U.S. Express Continues to Deliver
Max Fuller and Pat Quinn were both well known and respected in the motor carrier industry when they joined forces in 1985 and founded U.S. Xpress, Inc.. Since then, the Chattanooga-based transportation company has grown steadily and become recognized as a leader in the industry. Today, U.S. Xpress Enterprises, Inc. is currently the fifth largest publicly traded truckload carrier in the United States. The company has been recognized as a leader in  efficiency, diversification, state-of-the-art technology, customer service and safety. Annual revenues now consistently exceed $1 billion, and the company operates more than 7,000 tractors and 14,000 trailers. Its complement of employees exceeds 8,000.
            In 2000, U.S. Xpress received an award for innovation from the Smithsonian Institute. It has  been honored with a top ranking in overall value by Logistics Management & Distribution Magazine - annual Quest for Quality Awards. In 2004, Fleet Owner magazine recognized U.S. Xpress as the For-Hire Fleet of the Year. This year, Forbes Magazine named U.S. Xpress to its Platinum List as one of America’s 400 Best Big Companies.
            Fuller, the company’s chief executive officer and co-chairman of the board, is a native of Athens, Tennessee, and a graduate of the University of Tennessee. He  serves on the board of directors of  SunTrust Bank, Chattanooga, N.A, as well as the board of directors of Enterprise Center, and he  is a past member of the Chancellor’s Roundtable at the University of Tennessee at Chattanooga.

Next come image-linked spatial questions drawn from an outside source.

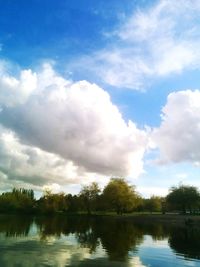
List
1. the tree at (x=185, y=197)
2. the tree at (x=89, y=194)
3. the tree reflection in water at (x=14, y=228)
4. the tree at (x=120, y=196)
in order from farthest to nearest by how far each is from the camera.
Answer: the tree at (x=89, y=194), the tree at (x=120, y=196), the tree at (x=185, y=197), the tree reflection in water at (x=14, y=228)

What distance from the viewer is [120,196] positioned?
153625 mm

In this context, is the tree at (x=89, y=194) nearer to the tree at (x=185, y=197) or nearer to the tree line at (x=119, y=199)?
the tree line at (x=119, y=199)

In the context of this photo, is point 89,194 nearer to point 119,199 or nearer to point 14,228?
point 119,199

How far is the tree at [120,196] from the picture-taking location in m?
154

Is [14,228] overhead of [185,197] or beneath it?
beneath

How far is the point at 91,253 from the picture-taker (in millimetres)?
39875

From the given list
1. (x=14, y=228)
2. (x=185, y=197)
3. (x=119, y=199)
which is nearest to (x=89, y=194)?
(x=119, y=199)

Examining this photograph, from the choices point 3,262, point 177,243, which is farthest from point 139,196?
point 3,262

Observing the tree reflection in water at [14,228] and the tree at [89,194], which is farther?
the tree at [89,194]

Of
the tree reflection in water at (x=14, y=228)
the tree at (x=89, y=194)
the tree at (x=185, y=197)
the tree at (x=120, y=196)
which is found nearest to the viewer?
the tree reflection in water at (x=14, y=228)

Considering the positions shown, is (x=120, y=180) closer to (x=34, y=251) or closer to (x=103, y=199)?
(x=103, y=199)

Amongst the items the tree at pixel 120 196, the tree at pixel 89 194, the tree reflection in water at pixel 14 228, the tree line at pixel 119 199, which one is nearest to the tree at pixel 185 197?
the tree line at pixel 119 199

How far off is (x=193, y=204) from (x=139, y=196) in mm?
30024

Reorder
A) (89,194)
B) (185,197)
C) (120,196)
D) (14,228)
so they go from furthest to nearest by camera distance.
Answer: (89,194) → (120,196) → (185,197) → (14,228)
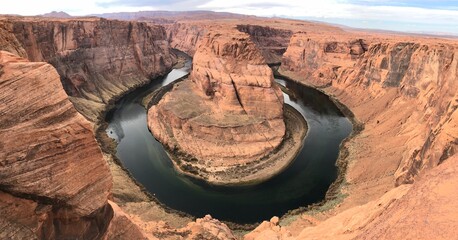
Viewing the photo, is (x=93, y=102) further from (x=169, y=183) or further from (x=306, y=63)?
(x=306, y=63)

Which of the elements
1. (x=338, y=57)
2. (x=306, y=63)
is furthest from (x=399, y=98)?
(x=306, y=63)

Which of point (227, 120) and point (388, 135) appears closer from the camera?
point (227, 120)

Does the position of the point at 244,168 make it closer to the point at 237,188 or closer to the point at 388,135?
the point at 237,188

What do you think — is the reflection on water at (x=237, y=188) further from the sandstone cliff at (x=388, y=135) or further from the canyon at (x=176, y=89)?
the sandstone cliff at (x=388, y=135)

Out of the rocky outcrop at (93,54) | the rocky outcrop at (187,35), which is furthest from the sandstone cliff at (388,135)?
the rocky outcrop at (187,35)

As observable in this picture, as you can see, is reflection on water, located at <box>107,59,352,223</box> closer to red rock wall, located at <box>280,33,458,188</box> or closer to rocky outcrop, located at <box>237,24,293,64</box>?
red rock wall, located at <box>280,33,458,188</box>

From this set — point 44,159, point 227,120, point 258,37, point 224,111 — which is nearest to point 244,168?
point 227,120
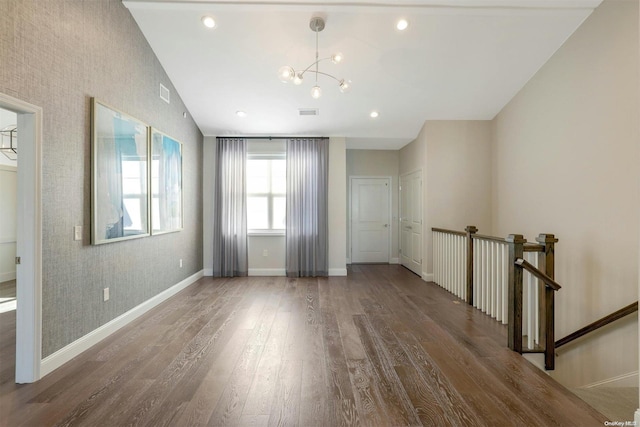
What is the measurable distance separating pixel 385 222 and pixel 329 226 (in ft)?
6.61

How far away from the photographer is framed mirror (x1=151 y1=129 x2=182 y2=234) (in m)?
3.77

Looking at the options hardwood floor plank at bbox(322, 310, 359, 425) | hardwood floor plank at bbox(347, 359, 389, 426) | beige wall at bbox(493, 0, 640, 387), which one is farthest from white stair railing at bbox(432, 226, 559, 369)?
hardwood floor plank at bbox(322, 310, 359, 425)

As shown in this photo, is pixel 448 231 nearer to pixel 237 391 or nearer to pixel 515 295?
pixel 515 295

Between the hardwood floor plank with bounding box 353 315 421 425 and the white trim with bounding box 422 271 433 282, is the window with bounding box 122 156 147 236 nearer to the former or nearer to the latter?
the hardwood floor plank with bounding box 353 315 421 425

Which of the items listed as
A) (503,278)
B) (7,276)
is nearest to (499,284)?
(503,278)

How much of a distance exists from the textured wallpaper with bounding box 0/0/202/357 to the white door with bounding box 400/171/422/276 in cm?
447

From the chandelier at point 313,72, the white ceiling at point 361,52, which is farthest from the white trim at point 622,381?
the chandelier at point 313,72

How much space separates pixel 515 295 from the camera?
2.64 metres

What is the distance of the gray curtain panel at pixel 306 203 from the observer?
548 centimetres

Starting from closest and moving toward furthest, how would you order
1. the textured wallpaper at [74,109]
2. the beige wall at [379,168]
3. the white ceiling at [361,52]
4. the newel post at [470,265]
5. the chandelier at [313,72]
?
1. the textured wallpaper at [74,109]
2. the chandelier at [313,72]
3. the white ceiling at [361,52]
4. the newel post at [470,265]
5. the beige wall at [379,168]

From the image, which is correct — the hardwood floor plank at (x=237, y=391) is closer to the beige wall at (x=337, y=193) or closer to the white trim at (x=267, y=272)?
the white trim at (x=267, y=272)

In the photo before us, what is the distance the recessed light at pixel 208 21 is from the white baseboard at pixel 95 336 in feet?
10.6

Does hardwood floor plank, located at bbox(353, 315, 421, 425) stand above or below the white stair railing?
below

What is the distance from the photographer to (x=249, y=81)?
13.6 ft
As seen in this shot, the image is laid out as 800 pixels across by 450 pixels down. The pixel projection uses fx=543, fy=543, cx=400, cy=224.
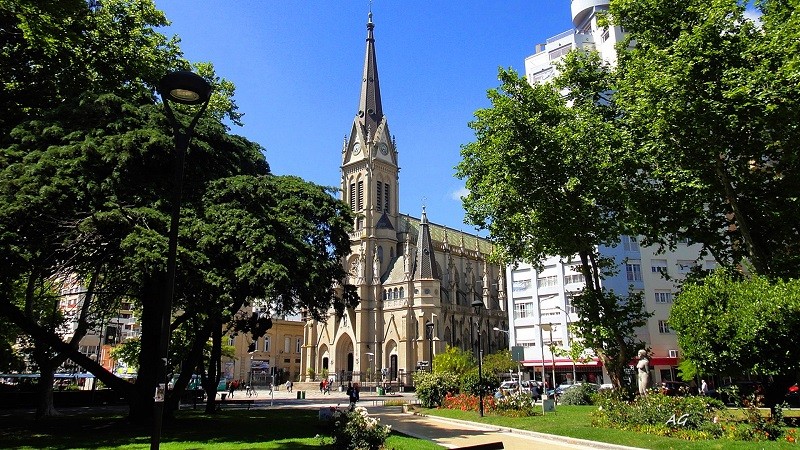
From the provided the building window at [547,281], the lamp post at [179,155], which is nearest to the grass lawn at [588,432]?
the lamp post at [179,155]

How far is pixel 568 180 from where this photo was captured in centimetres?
2280

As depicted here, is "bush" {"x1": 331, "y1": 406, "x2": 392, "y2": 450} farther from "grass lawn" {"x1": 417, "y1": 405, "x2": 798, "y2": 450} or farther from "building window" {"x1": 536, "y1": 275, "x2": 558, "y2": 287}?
"building window" {"x1": 536, "y1": 275, "x2": 558, "y2": 287}

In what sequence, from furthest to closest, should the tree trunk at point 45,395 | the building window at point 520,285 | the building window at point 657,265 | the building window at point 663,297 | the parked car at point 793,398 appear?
the building window at point 520,285, the building window at point 657,265, the building window at point 663,297, the parked car at point 793,398, the tree trunk at point 45,395

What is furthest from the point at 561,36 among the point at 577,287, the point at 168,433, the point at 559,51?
the point at 168,433

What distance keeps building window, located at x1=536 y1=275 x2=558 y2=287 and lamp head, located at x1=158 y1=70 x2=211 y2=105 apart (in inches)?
1892

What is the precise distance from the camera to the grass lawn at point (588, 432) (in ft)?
41.4

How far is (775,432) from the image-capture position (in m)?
13.4

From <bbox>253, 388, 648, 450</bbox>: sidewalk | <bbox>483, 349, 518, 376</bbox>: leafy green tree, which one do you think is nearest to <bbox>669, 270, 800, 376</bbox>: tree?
<bbox>253, 388, 648, 450</bbox>: sidewalk

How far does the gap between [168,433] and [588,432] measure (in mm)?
13144

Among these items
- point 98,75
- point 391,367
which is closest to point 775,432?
point 98,75

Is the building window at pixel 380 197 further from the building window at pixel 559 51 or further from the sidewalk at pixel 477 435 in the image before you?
the sidewalk at pixel 477 435

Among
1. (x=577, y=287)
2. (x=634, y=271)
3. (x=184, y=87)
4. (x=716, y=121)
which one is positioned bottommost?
(x=184, y=87)

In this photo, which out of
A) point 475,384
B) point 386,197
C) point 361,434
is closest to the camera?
point 361,434

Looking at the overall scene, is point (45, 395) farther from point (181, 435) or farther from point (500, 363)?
point (500, 363)
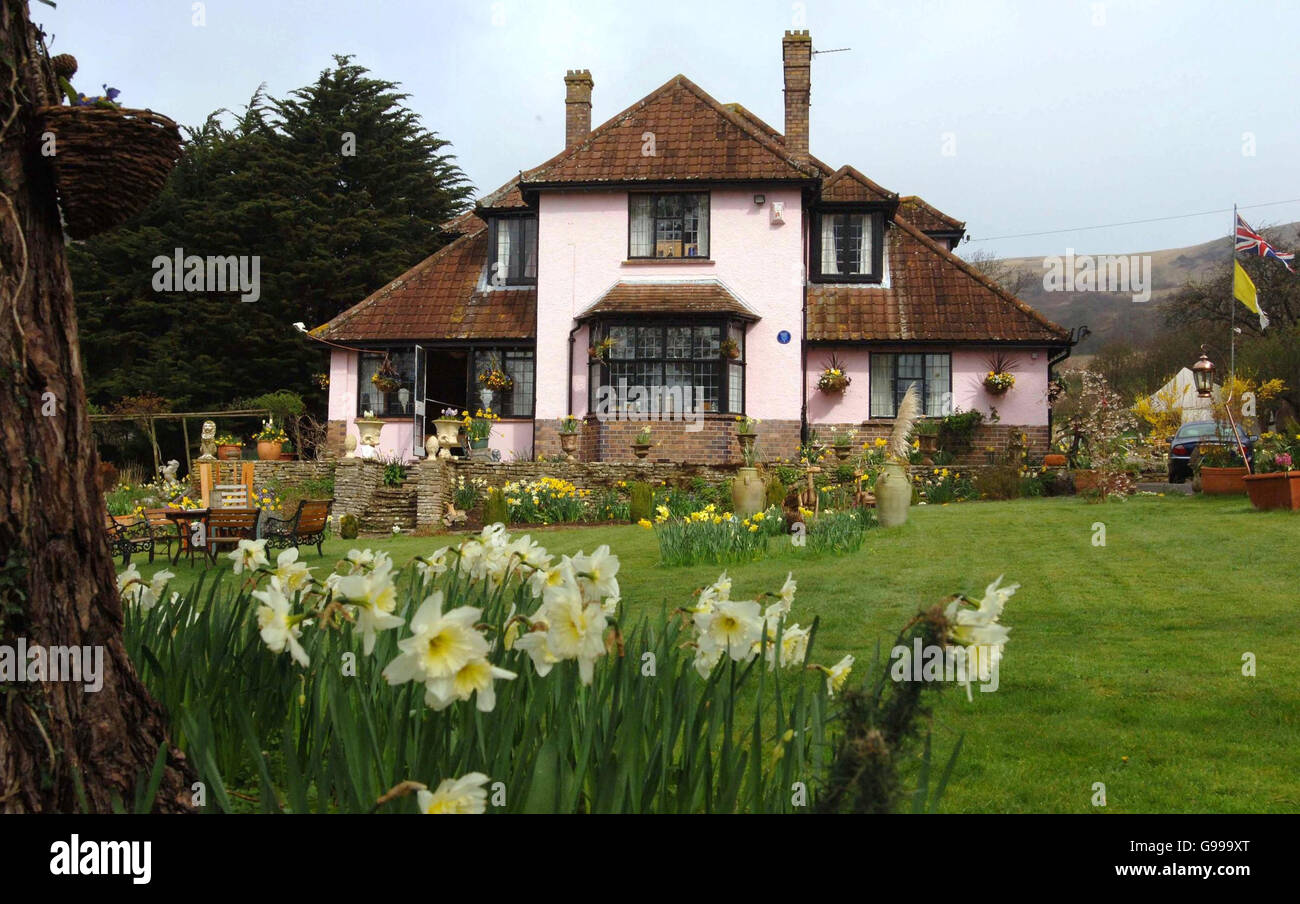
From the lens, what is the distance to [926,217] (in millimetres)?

             Mr. Quinn, president and co-chairman of the board, holds a law degree from the University of Nebraska. He currently serves as chairman of the American Trucking Associations and is a past chairman of the Truckload Carriers Association. He is also active with the National Surface Transportation Policy and Revenue Study Commission, having been appointed by then-Senate Majority Leader Bill Frist (R-Tenn.). He is a member of the board of directors of Erlanger Medical Center and the Chattanooga Area Chamber of Commerce.
            Prior to departing for extended business trips to Asia, Mr. Fuller and Mr. Quinn visited with CityScope writer Mike Haskew, discussing the past, present and future of their company, as well as market trends, and issues facing the transportation industry.
 
            CS: U.S. Xpress has grown from humble beginnings to a company with revenues in excess of a billion dollars. To what do you attribute its success?
            Fuller: There was a need for us to develop more income, and we were highly motivated. We have been fortunate enough to hire good people, and we have surrounded ourselves with people who are very knowledgeable and have a desire to make a difference in the world, and they have for this company. We also adopted satellite communications on our trucks, and were the third large company to do so, in 1987. We were early in utilizing satellite communications and developed a lot of processes our competitors use today.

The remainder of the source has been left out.